Financial Opportunity

If you would like to help support our work in South Africa through YWAM and Hope Prison Ministry, please make a donation to Park Street Church with our name in the memo. The online giving link is  

One of our goals for our time back in the U.S. was to encourage more people to join our support team.  This is a difficult topic to bring up in casual conversation, so please know we would appreciate your support, whether it be a one-time gift or a recurring gift.  We receive 95% of our support from friends and family.

Our mission is to bring the liberating Good News of the Gospel of Jesus Christ to prisoners and their families, so that they can live out their calling in full knowledge that they are beloved children of God who have been set free. In turn, they can be instruments of positive change in their community, for the glory of God.  We serve a redemptive God.


Preschoolers enjoy new warm winter sweatshirts, thanks to Holy Nativity’s bake sale profits.

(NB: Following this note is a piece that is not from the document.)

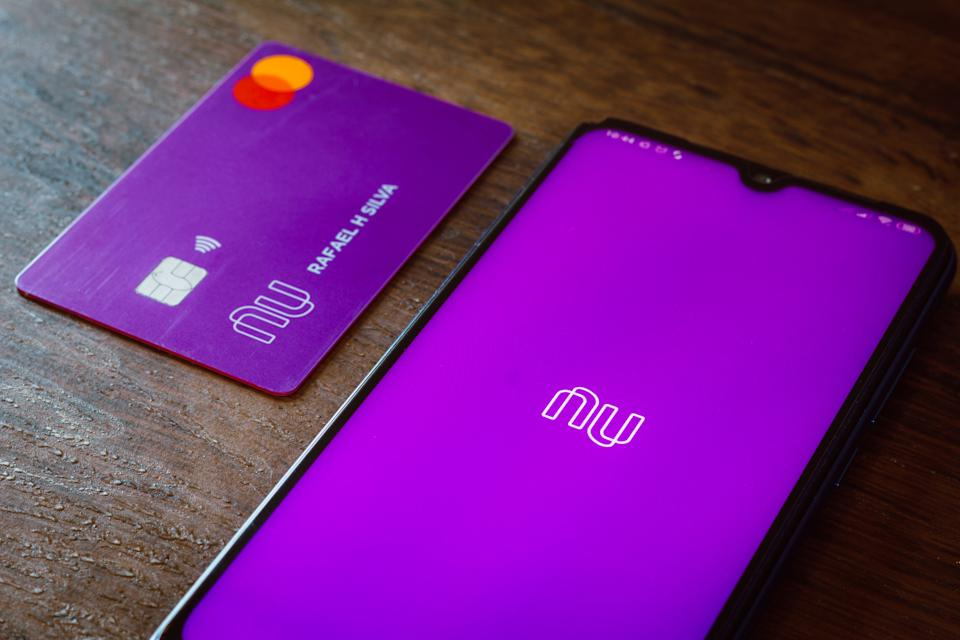 BRAZIL - 2020/11/24: In this photo illustration the Nubank logo seen displayed on a smartphone. (Photo Illustration by Rafael Henrique/SOPA Images/LightRocket via Getty Images)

This sweet child got a new hand-made sweater, thanks to Holy Nativity knitters.

June 12, 2017

We are packing our bags and looking forward to our time back in the U.S.  We arrive June 18 (after a few day lay-over in Paris) and leave again July 27.  We will be staying with Joanna’s parents in South Weymouth.  We would love to see you, and thank you personally for your support!  Please contact us:

Home phone (781)337-1141

Cell phone (339)927-5867

Email, or simply respond to this email

At the moment, this is our Sunday schedule:

July 2: Holy Nativity Church: morning.  Park Street Church: evening ministry update

July 9: PSC: morning ministry updates 

July 16: PSC: reception

July 23: Iglesia Bautista de Washington

On July 27 Margaret, Phoebe and Joanna return to South Africa, Isaac leaves for the Colombia mission trip through Park Street Church, and Alberto leaves for El Salvador to visit his family and attend YWAM’s annual conference in Costa Rica. 

Although we are sad that Ana is not coming with, we are excited that she is doing her own missions work. She is currently staffing the next DTS in Worcester.


Happy 10th birthday to Phoebe!  She celebrated with a gf/cf carrot cake with her new friends at her preschool.


Alberto and his prison team.  This is from Alberto:

I am so thankful to God for allowing me to co-work with Him here in South Africa.  I have been able to touch so many lives of at-risk young people in prison.  (The gangs recruit new prisoners, and make them their slaves.)  It is only now that I am here in South Africa that I can understand the calling He has placed on my life.  I am seeing the spirit of God working in the lives of the inmates.  They are welcoming me, and I really love working with them.


Preschool kids in Worcester receive a box of books from the Holy Nativity Church.  Books and other basic resources are scarce in poorer communities.  This particular community suffers from gang violence.


“Western Cape declared disaster area over drought” are our recent headlines.  Water consumption has been reduced to 100 liters per person/per day.  That’s about a third of a typical American’s consumption.  As the worst drought in 100 years continues, our dam looks more and more like a sand pit.  Given Africa’s history with drought, I just have no confidence that the government has a back-up plan.  Please pray for rain!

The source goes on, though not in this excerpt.